● **WHAT THIS TASK INVOLVES**
Switch "TOTAL PRESUPUESTAL" to "TOTAL BUDGET" in everything from "Is the TOTAL PRESUPUESTAL value for GASTOS" down to "Which colour is" in the records below, leaving all else the same. Give back only those lines, and omit the pictures.

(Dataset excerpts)

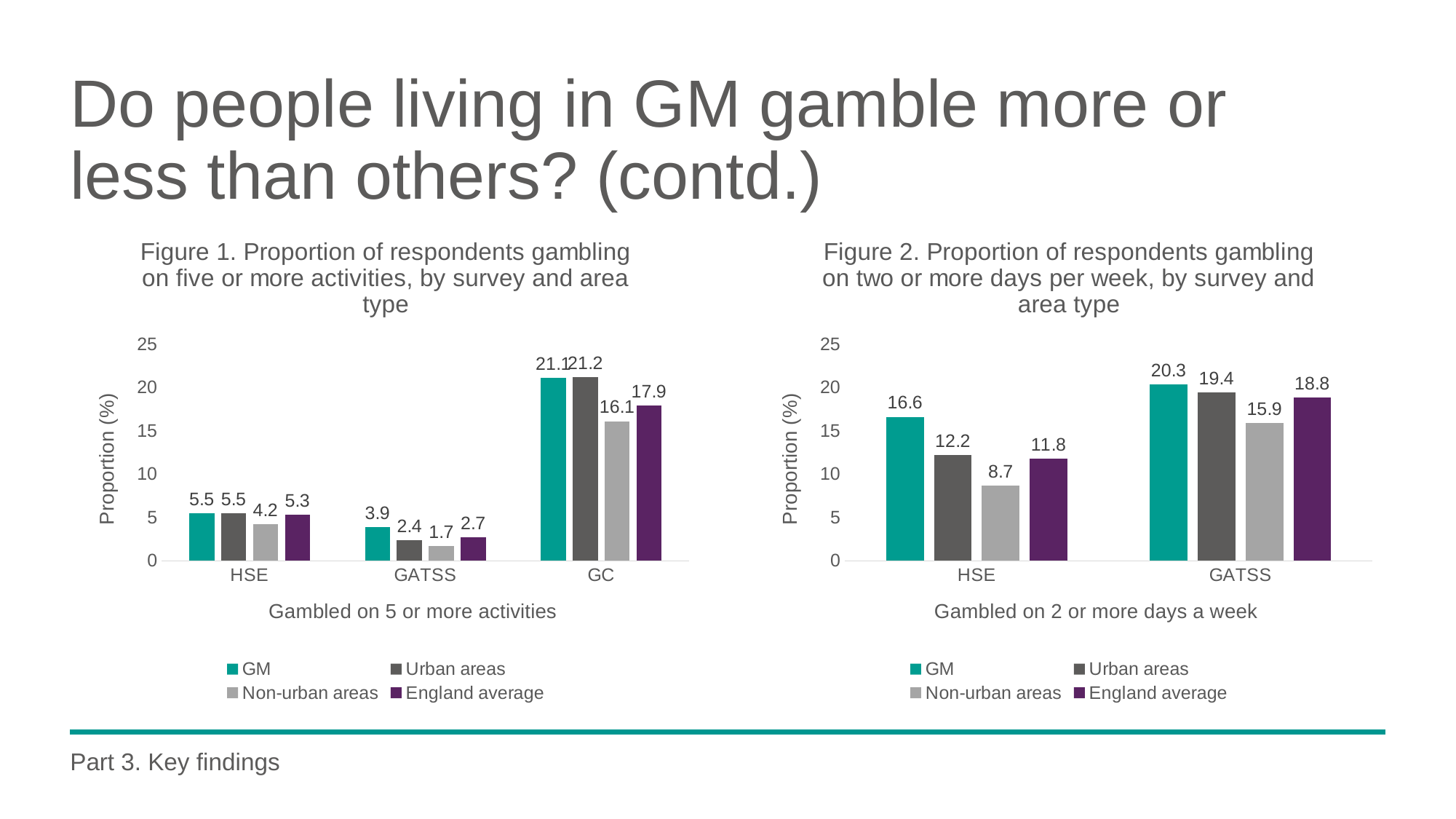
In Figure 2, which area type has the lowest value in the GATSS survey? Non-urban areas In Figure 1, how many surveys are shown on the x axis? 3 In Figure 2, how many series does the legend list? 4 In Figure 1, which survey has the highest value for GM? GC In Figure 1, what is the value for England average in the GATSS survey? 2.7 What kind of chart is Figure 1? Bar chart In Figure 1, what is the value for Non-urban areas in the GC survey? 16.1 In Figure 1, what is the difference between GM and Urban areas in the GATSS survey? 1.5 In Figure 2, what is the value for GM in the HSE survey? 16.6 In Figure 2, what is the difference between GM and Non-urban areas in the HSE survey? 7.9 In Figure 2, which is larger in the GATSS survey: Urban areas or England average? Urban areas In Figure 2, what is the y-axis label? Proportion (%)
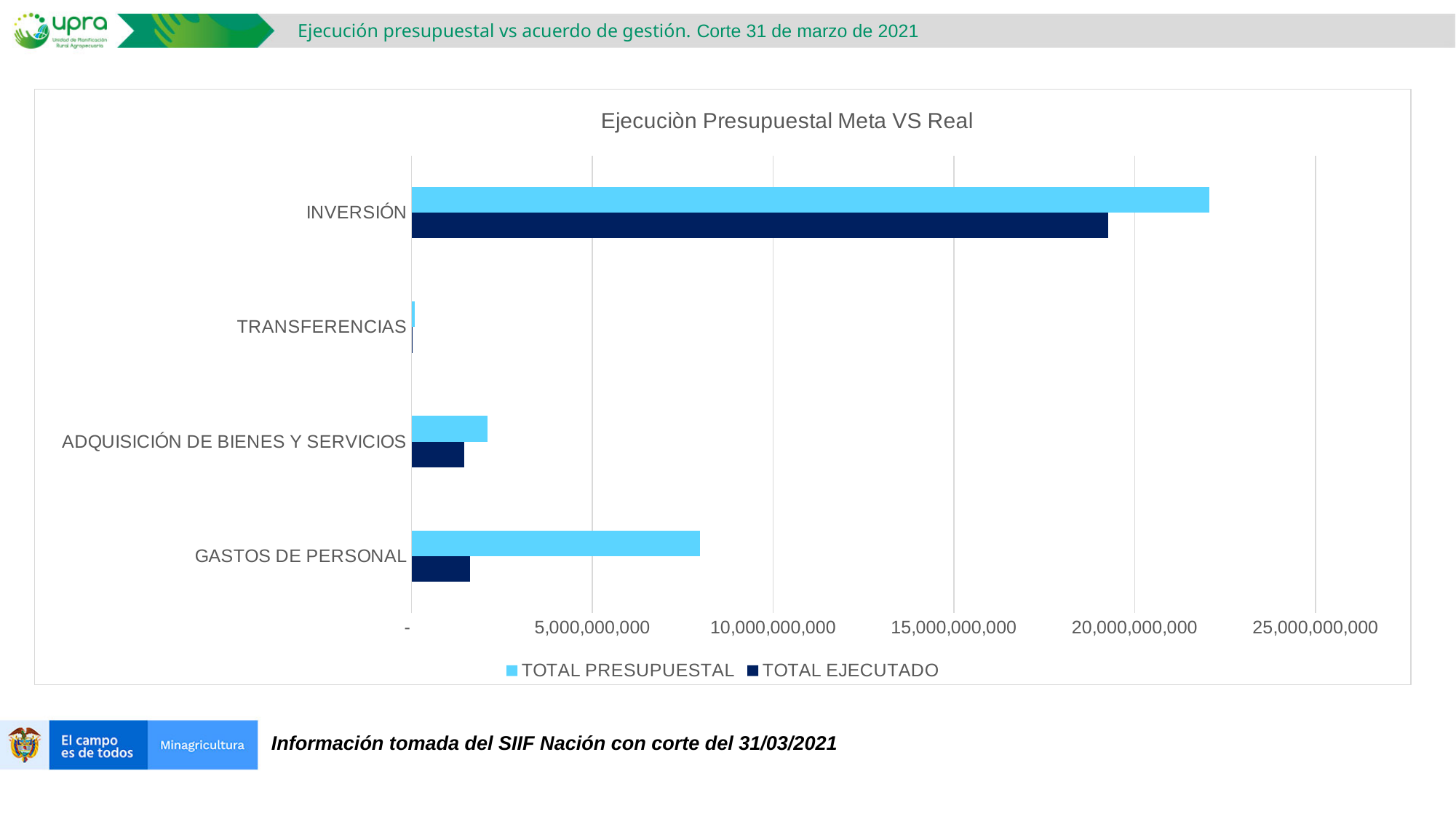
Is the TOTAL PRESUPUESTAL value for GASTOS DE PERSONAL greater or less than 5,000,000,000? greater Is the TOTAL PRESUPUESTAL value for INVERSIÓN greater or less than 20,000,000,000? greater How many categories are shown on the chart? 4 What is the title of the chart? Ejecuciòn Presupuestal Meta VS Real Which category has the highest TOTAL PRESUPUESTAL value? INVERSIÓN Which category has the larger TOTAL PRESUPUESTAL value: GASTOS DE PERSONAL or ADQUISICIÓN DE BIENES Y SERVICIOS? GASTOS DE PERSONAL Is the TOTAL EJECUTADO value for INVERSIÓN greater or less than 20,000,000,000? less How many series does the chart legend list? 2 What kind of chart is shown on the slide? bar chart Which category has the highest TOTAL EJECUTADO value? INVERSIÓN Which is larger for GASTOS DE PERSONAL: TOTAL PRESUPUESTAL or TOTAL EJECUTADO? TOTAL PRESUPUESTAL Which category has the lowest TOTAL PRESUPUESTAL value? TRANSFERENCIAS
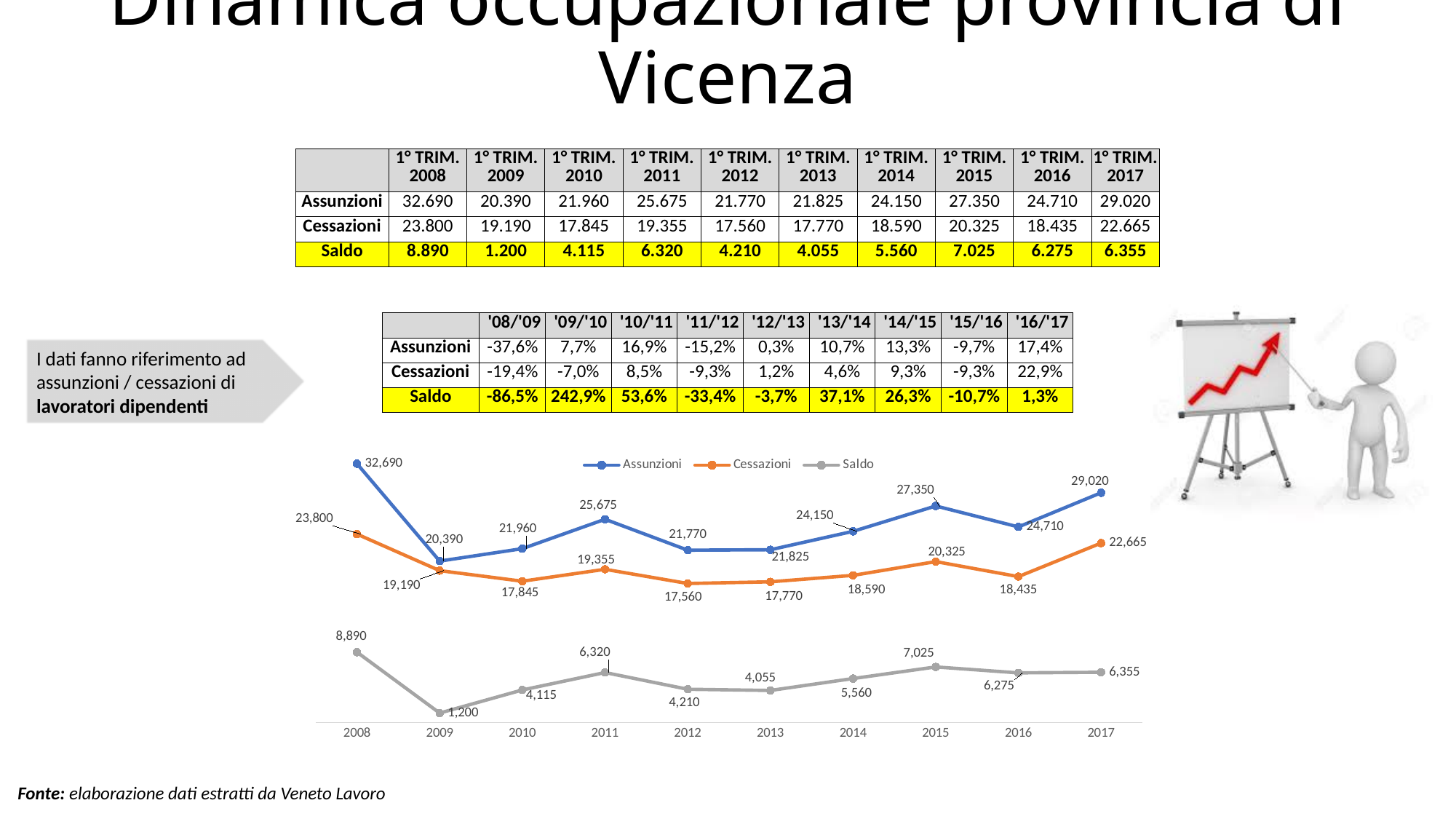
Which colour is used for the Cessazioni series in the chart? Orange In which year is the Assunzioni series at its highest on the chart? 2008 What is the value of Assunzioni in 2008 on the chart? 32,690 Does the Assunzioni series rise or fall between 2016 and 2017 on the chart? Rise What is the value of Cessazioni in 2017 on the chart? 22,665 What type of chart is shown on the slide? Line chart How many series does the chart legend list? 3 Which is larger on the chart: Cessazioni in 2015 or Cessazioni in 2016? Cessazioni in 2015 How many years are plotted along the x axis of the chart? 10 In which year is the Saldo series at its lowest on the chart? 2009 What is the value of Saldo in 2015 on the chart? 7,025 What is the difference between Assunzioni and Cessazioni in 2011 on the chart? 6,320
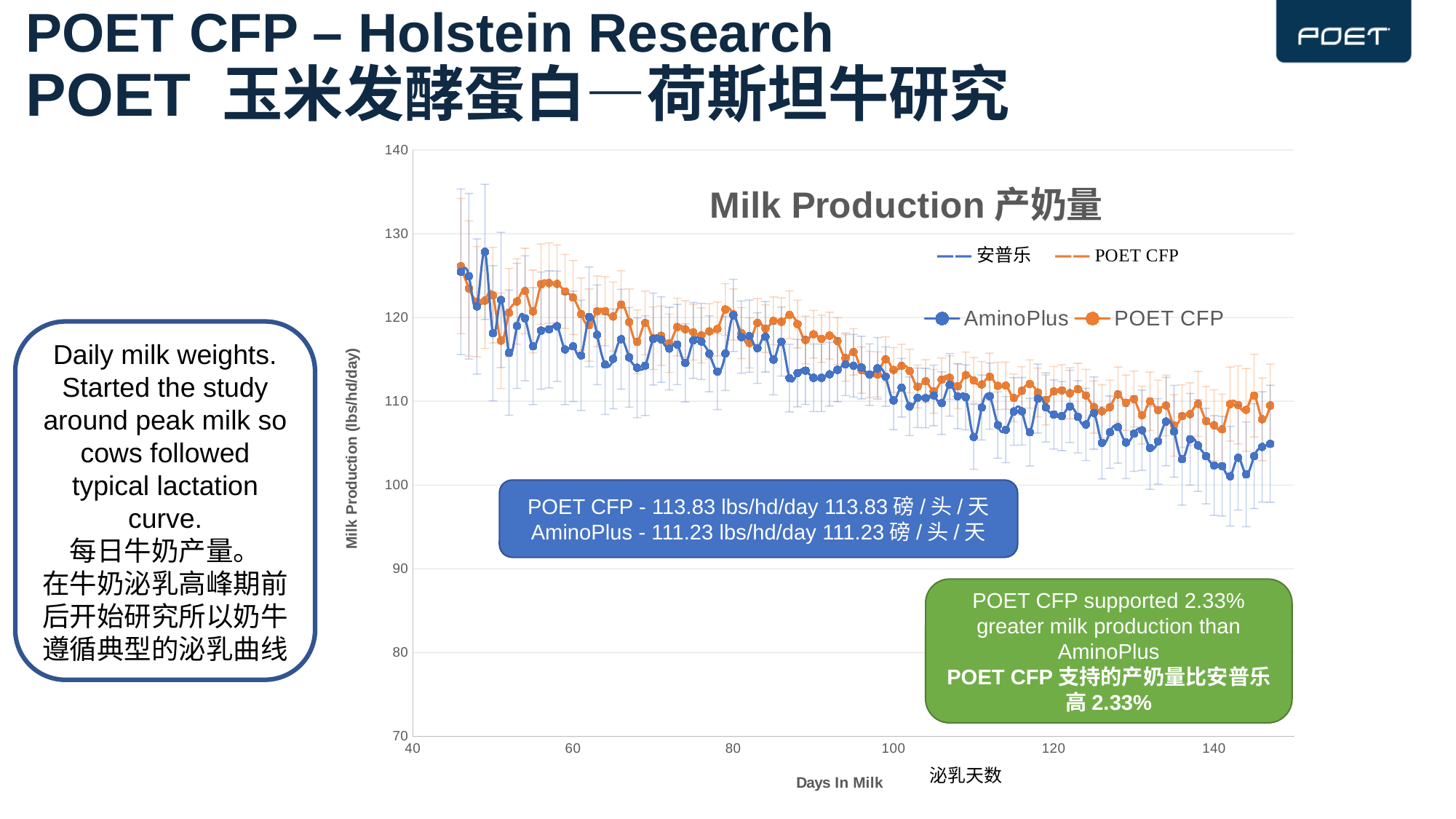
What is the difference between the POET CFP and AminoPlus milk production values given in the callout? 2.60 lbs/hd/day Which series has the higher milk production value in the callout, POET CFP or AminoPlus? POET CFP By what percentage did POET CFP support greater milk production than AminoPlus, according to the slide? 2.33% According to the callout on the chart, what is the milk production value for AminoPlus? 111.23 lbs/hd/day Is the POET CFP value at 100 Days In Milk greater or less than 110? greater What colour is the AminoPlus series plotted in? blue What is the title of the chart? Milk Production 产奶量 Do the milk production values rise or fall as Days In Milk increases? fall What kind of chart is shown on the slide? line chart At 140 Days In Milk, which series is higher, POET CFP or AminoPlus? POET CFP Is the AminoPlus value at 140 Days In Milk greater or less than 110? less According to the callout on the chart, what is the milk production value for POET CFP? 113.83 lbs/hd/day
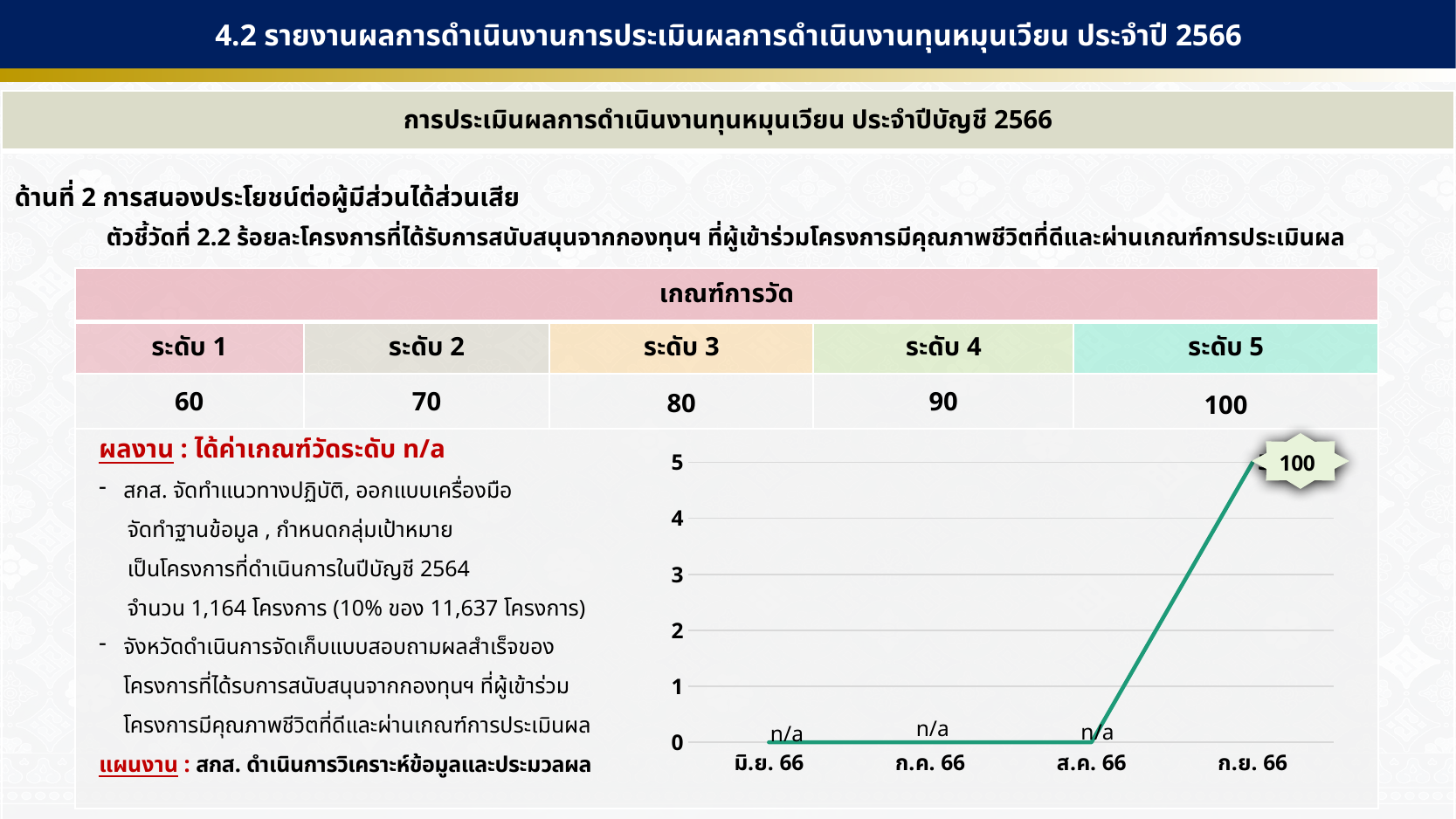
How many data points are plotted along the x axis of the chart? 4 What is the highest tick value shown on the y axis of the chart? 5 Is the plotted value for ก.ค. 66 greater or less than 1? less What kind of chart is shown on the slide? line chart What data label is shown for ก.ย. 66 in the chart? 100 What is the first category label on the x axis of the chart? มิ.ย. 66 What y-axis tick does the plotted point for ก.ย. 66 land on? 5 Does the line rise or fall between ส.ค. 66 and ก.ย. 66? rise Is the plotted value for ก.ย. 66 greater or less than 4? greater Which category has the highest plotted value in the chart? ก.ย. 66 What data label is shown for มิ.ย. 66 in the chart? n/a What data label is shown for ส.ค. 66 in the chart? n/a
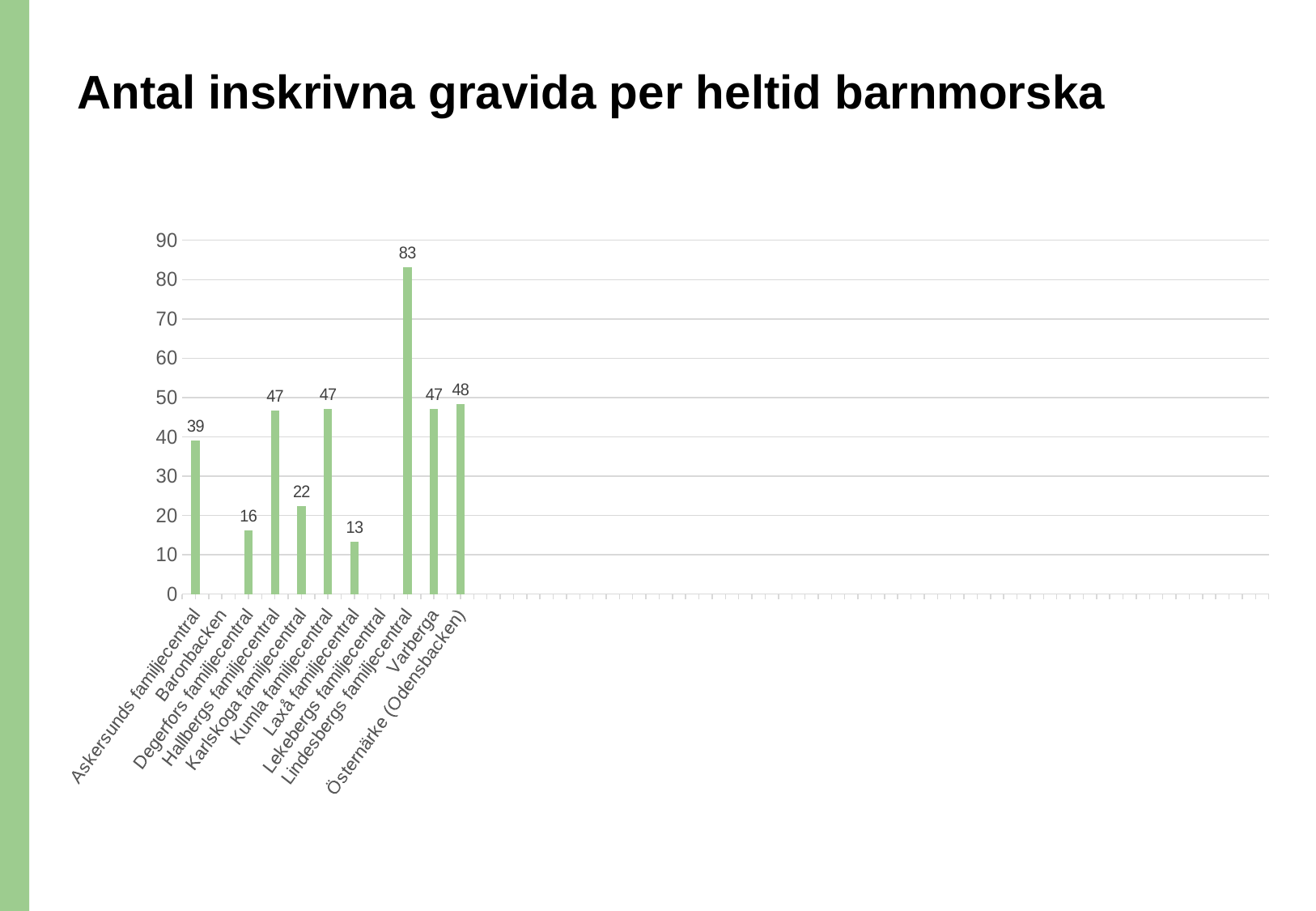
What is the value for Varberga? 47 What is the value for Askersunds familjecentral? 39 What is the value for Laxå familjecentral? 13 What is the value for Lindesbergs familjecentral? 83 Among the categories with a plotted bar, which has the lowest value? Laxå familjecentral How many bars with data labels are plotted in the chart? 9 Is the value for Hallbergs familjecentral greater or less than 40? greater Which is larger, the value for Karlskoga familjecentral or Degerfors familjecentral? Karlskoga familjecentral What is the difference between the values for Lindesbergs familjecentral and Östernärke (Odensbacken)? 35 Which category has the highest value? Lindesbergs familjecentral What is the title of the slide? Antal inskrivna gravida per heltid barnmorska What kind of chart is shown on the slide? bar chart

● **TASK OUTPUT**
Is the TOTAL BUDGET value for GASTOS DE PERSONAL greater or less than 5,000,000,000? greater Is the TOTAL BUDGET value for INVERSIÓN greater or less than 20,000,000,000? greater How many categories are shown on the chart? 4 What is the title of the chart? Ejecuciòn Presupuestal Meta VS Real Which category has the highest TOTAL BUDGET value? INVERSIÓN Which category has the larger TOTAL BUDGET value: GASTOS DE PERSONAL or ADQUISICIÓN DE BIENES Y SERVICIOS? GASTOS DE PERSONAL Is the TOTAL EJECUTADO value for INVERSIÓN greater or less than 20,000,000,000? less How many series does the chart legend list? 2 What kind of chart is shown on the slide? bar chart Which category has the highest TOTAL EJECUTADO value? INVERSIÓN Which is larger for GASTOS DE PERSONAL: TOTAL BUDGET or TOTAL EJECUTADO? TOTAL BUDGET Which category has the lowest TOTAL BUDGET value? TRANSFERENCIAS
Which colour is used for the Cessazioni series in the chart? Orange In which year is the Assunzioni series at its highest on the chart? 2008 What is the value of Assunzioni in 2008 on the chart? 32,690 Does the Assunzioni series rise or fall between 2016 and 2017 on the chart? Rise What is the value of Cessazioni in 2017 on the chart? 22,665 What type of chart is shown on the slide? Line chart How many series does the chart legend list? 3 Which is larger on the chart: Cessazioni in 2015 or Cessazioni in 2016? Cessazioni in 2015 How many years are plotted along the x axis of the chart? 10 In which year is the Saldo series at its lowest on the chart? 2009 What is the value of Saldo in 2015 on the chart? 7,025 What is the difference between Assunzioni and Cessazioni in 2011 on the chart? 6,320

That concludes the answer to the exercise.